Destáquese que el accionante se encuentra privado de la libertad por orden de una autoridad competente, determinación que a la fecha se encuentra vigente.
Además, la nulidad decretada por el Juzgado Penal del Circuito Especializado con función de conocimiento de Yopal, con un potencial efecto anulador de la medida de aseguramiento, no está en firme y el tiempo que ha trascurrido para que el Tribunal Superior del Distrito Judicial de la misma ciudad resuelva sobre la impugnación es razonable, de conformidad con las explicaciones suministradas por esa Corporación Judicial, las cuales se transcriben a continuación:
(…) [E]ste Tribunal únicamente cuenta con espacio físico en sala de audiencias los días jueves, toda vez que no posee espacio propio para la realización de las diligencias, debiendo acudir al préstamo de la sala de audiencia de los Juzgados Penales de esta ciudad.15
Pese a esas dificultades, la Magistrada Ponente programó la audiencia de lectura de la decisión de segunda instancia para el próximo 19 de enero de 2017, a las 9:00 a.m, en una clara demostración de la voluntad de esa Corporación para resolver prontamente la impugnación formulada contra la nulidad decretada por el Juzgado de conocimiento y, en consecuencia, sobre la procedencia de la libertad del procesado.

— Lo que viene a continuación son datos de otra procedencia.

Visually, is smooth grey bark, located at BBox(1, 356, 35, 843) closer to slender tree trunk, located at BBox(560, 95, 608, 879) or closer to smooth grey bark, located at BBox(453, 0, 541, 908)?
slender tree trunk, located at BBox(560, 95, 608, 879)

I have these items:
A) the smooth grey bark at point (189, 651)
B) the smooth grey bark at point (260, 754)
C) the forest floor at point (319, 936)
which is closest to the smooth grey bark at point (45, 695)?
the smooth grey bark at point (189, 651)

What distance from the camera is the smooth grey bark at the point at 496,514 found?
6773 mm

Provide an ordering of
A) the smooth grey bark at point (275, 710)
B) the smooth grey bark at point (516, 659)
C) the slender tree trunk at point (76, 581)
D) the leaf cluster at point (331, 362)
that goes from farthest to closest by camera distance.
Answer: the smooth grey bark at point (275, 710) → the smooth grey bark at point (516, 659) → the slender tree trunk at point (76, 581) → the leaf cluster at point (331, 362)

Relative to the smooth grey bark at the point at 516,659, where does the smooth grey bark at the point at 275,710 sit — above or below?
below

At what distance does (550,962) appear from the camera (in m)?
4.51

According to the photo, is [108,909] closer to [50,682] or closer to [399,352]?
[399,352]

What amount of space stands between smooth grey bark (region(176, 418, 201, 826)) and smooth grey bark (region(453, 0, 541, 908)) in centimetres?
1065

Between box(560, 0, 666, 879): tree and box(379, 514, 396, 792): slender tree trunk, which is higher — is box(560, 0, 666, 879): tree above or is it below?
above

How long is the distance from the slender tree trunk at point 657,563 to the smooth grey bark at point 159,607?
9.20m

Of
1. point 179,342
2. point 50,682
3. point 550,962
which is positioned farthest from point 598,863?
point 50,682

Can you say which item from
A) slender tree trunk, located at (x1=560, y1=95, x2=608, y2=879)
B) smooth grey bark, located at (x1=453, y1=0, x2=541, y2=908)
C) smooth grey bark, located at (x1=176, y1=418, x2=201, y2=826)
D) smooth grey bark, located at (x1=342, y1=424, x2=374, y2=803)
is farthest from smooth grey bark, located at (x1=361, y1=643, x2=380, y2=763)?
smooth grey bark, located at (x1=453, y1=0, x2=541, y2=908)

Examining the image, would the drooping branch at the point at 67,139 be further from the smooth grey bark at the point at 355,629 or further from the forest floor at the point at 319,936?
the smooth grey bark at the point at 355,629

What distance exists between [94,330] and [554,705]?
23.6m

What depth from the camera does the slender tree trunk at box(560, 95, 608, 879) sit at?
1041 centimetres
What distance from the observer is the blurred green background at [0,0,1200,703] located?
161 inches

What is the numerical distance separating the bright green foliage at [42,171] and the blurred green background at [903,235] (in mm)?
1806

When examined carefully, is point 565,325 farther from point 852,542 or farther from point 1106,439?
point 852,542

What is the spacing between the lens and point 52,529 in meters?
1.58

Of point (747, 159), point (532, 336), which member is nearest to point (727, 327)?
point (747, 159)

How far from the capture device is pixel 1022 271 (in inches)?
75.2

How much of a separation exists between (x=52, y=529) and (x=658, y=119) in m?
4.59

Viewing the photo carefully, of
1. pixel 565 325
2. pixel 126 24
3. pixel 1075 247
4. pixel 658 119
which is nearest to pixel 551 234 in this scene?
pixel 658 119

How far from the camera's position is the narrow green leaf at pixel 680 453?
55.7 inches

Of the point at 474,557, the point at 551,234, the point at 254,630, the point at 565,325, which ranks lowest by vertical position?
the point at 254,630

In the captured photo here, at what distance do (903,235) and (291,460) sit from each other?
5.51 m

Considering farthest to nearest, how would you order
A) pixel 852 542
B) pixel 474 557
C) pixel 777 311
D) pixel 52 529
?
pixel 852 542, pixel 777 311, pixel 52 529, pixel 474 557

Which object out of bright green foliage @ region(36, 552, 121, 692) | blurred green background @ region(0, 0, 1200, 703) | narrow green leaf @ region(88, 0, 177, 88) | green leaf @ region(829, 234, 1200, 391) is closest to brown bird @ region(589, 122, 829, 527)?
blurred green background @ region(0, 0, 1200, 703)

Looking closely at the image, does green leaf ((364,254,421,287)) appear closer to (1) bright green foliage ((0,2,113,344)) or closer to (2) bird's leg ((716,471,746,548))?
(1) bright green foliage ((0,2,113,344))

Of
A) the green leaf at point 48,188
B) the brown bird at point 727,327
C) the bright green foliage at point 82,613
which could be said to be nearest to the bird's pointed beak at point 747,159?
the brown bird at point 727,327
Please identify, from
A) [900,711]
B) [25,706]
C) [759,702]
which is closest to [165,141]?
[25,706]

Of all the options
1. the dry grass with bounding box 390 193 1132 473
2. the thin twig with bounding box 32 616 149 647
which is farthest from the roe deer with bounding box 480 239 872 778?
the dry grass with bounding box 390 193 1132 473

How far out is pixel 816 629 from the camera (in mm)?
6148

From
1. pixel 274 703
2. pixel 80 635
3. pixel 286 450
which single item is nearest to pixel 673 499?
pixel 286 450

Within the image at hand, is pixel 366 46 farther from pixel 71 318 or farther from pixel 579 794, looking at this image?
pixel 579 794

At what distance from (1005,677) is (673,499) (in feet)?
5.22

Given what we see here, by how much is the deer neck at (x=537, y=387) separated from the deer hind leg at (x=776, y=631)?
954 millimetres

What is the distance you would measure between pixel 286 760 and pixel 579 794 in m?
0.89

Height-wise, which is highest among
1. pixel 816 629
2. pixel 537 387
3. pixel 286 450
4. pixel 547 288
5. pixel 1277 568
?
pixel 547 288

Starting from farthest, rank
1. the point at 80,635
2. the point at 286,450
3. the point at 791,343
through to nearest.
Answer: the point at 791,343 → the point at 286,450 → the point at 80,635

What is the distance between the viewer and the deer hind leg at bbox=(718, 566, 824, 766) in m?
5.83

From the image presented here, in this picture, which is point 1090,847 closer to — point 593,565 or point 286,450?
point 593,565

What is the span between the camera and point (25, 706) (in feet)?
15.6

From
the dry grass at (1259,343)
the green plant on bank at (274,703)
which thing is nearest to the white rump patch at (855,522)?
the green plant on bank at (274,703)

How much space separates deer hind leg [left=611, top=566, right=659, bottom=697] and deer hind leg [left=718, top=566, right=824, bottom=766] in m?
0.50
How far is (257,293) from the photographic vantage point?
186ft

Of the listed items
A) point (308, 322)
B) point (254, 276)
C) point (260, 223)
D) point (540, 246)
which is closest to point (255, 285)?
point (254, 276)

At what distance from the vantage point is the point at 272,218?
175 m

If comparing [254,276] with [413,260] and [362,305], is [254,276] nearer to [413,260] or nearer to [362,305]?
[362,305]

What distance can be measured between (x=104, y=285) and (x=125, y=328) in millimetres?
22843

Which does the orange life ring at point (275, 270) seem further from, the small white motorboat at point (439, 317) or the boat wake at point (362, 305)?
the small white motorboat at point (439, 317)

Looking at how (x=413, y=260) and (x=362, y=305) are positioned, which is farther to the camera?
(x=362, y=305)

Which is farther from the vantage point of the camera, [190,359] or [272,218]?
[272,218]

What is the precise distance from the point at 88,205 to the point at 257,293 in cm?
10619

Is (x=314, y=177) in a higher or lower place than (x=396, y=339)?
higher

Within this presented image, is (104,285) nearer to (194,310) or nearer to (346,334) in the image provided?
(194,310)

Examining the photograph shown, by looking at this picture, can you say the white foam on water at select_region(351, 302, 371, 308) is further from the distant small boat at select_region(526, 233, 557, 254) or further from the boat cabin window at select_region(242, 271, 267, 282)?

5. Por todas las anteriores razones, se confirmará el auto impugnado.
En mérito de lo expuesto, el suscrito Magistrado de la Sala de Casación Penal de la Corte Suprema de Justicia,
RESUELVE
1. CONFIRMAR la decisión impugnada, por las razones expuestas.
2. ADVERTIR que contra el presente auto no procede recurso alguno.
3. COMUNICAR esta decisión al Juzgado Penal del Circuito Especializado con función de conocimiento de Yopal.
Cópiese, notifíquese, cúmplase y devuélvase el expediente al Tribunal de origen.
JOSÉ FRANCISCO ACUÑA VIZCAYA
Magistrado
NUBIA YOLANDA NOVA GARCÍA
Secretaria
1 Diario oficial No. 46.440, del 2 de noviembre de 2006.
2 Fl. 45
3 Fls. 70-101
4 Fl. 45
5 Fls. 45-50
6 Fl. 37.
7 Fls. 40-43 y 55-68
8 Fl. 9
9 Fls. 9-14
10 Fls. 108-117
11 Se omiten los alegatos repetidos o contenidos en el escrito inicial de la acción.
12 Corte Constitucional, sentencia C-260/99.
13 CSJ, AHP 11 sep. 2013, Rad. 42220; AHP 4860-2014, Rad. 4860
14 CSJ AHP, 16 mar 2015, AHP1317-2015, rad. 45582.